Now, as main() apparently performs return 0 , it must return that 0 in %RAX , right? However, two things should be taken into account. Firstly, in the AMD64 System V ABI, sizeof(int) == 4 . %RAX is 8 bytes wide, but %EAX is 4 bytes wide, so %EAX should be used for manipulating int -wide stuff, such as main() 's return value. Secondly, %EAX is part of %RAX , and %RAX is caller-saved, thus we can't rely on its value after a call. So, we perform MOV $0x0, %EAX in order to set the function's return value to zero.

0x00000000004005b2 <+19>:    pop    %rbp

Restore main() 's caller's %RBP , that is, destroy main() 's stack frame.

0x00000000004005b3 <+20>:    retq   

Return from main() with a return value of 0 .

Then, we have get_input() ...

0x000000000040057d <+0>: push   %rbp

Push %RBP 's value onto the stack.

0x000000000040057e <+1>: mov    %rsp,%rbp

Copy %RSP 's value into %RBP (create a new stack frame).

0x0000000000400581 <+4>: sub    $0x10,%rsp

Subtract 16 from %RSP (reserve 16 bytes of temporary storage for the current frame).

0x0000000000400585 <+8>: lea    -0x10(%rbp),%rax

Load the effective address -0x10(%RBP) into %RAX . That is, it loads into %RAX the result of subtracting 16 from %RBP 's value. This means that %RAX now points to the first byte of local temporary storage.

0x0000000000400589 <+12>:    mov    %rax,%rdi

According to the ABI, a function's first argument is given on %RDI , the second on %RSI , etc... In this case, %RAX 's value is given as the first argument to the to-be-called function.

0x000000000040058c <+15>:    callq  0x400480 <gets@plt>

Call function gets() .

0x0000000000400591 <+20>:    lea    -0x10(%rbp),%rax

The same as above.

0x0000000000400595 <+24>:    mov    %rax,%rdi

Pass %RAX as the first argument.

0x0000000000400598 <+27>:    callq  0x400450 <puts@plt>

Call function puts() .

0x000000000040059d <+32>:    leaveq

Equivalent to MOV %RBP, %RSP then POP %RBP , that is, destroys the stack frame.

0x000000000040059e <+33>:    retq

Return from function get_input() without a proper return value.

Now...

MOV $0x0, %EAX What is the purpose of that instruction?

The second instance of that instruction is quite important, as it sets the return value of main() . However, the first one is actually redundant. You probably have optimizations disabled on your compiler.

Then 16 bytes are subtracted from rsp.
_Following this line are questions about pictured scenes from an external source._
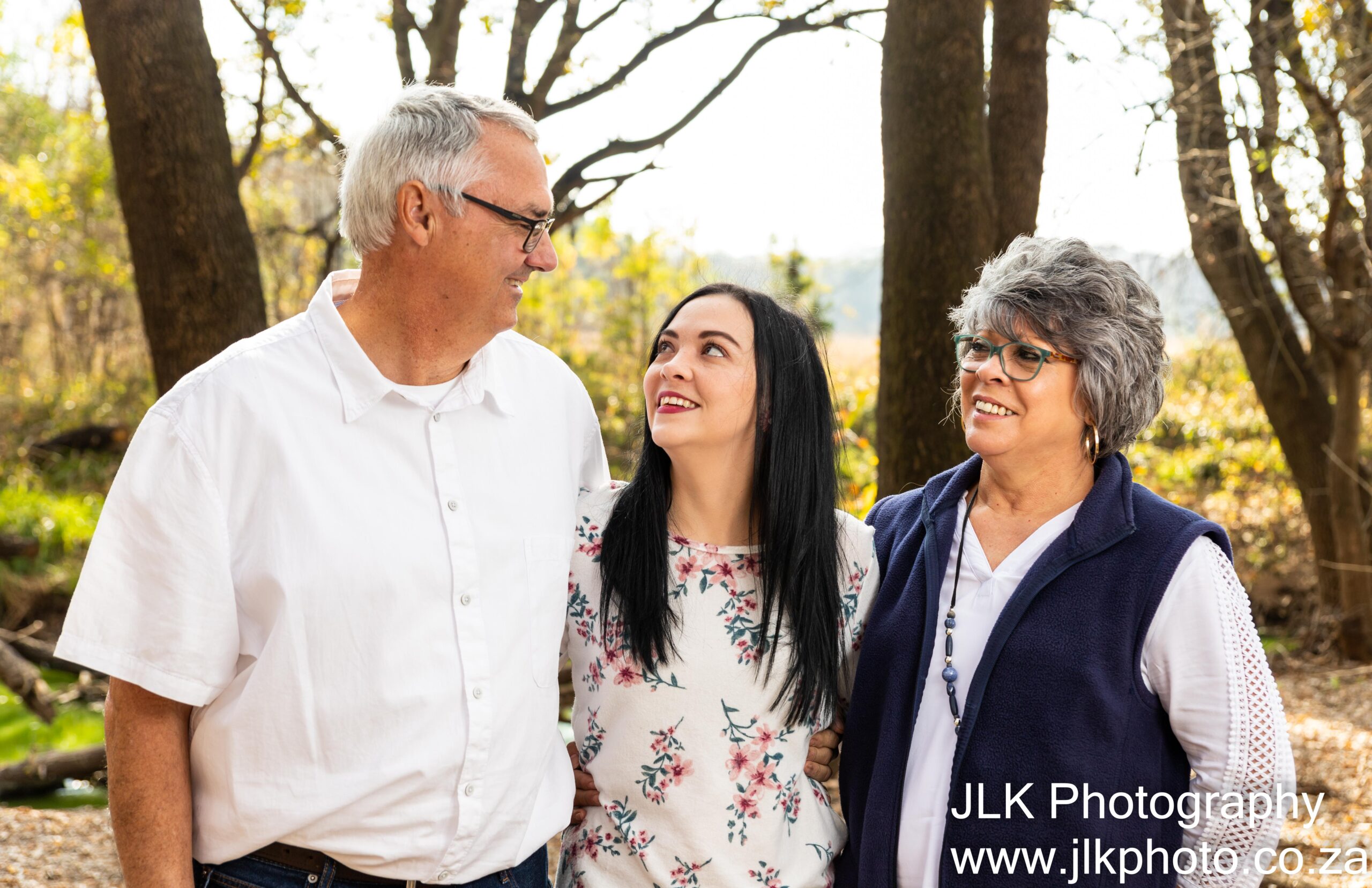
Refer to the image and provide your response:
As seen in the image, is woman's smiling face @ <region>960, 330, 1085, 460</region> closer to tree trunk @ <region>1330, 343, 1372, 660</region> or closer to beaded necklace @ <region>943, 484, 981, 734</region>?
beaded necklace @ <region>943, 484, 981, 734</region>

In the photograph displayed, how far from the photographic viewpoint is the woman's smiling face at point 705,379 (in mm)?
2096

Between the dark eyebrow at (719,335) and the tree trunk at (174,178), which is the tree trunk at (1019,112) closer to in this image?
the dark eyebrow at (719,335)

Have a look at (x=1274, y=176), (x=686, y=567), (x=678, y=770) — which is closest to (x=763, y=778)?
(x=678, y=770)

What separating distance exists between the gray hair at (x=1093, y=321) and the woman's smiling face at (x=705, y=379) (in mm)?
451

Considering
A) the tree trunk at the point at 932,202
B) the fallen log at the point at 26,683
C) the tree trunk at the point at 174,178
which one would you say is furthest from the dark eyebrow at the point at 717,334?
the fallen log at the point at 26,683

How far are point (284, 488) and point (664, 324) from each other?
860 mm

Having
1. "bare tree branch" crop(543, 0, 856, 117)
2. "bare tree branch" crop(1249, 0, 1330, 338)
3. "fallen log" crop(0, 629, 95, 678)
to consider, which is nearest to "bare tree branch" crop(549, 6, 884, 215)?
"bare tree branch" crop(543, 0, 856, 117)

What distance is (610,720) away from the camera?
2084 mm

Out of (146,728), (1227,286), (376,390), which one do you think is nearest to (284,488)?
(376,390)

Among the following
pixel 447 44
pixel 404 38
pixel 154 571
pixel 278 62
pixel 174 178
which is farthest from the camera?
pixel 404 38

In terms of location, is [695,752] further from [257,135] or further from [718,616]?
[257,135]

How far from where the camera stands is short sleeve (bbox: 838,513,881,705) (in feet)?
7.26

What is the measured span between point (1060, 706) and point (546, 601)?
893mm

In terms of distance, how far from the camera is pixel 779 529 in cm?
214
I understand this is space allocated but why is it 16 bytes and not 8 bytes? I made the buffer 8 bytes only, what are the purpose of the other 8 bytes?

The ABI requires that %RSP shall be positioned on a 16-byte boundary before each function call. BTW, you should get away from statically-sized buffers and gets() .

Answer 2

The first instruction, mov $0x0, %eax , moves a zero into EAX in order to set the return code.

The second instruction, sub $0x10,%rsp is allocating memory and aligning the stack for system calls. The calling standard requires 16 byte alignment, not 8.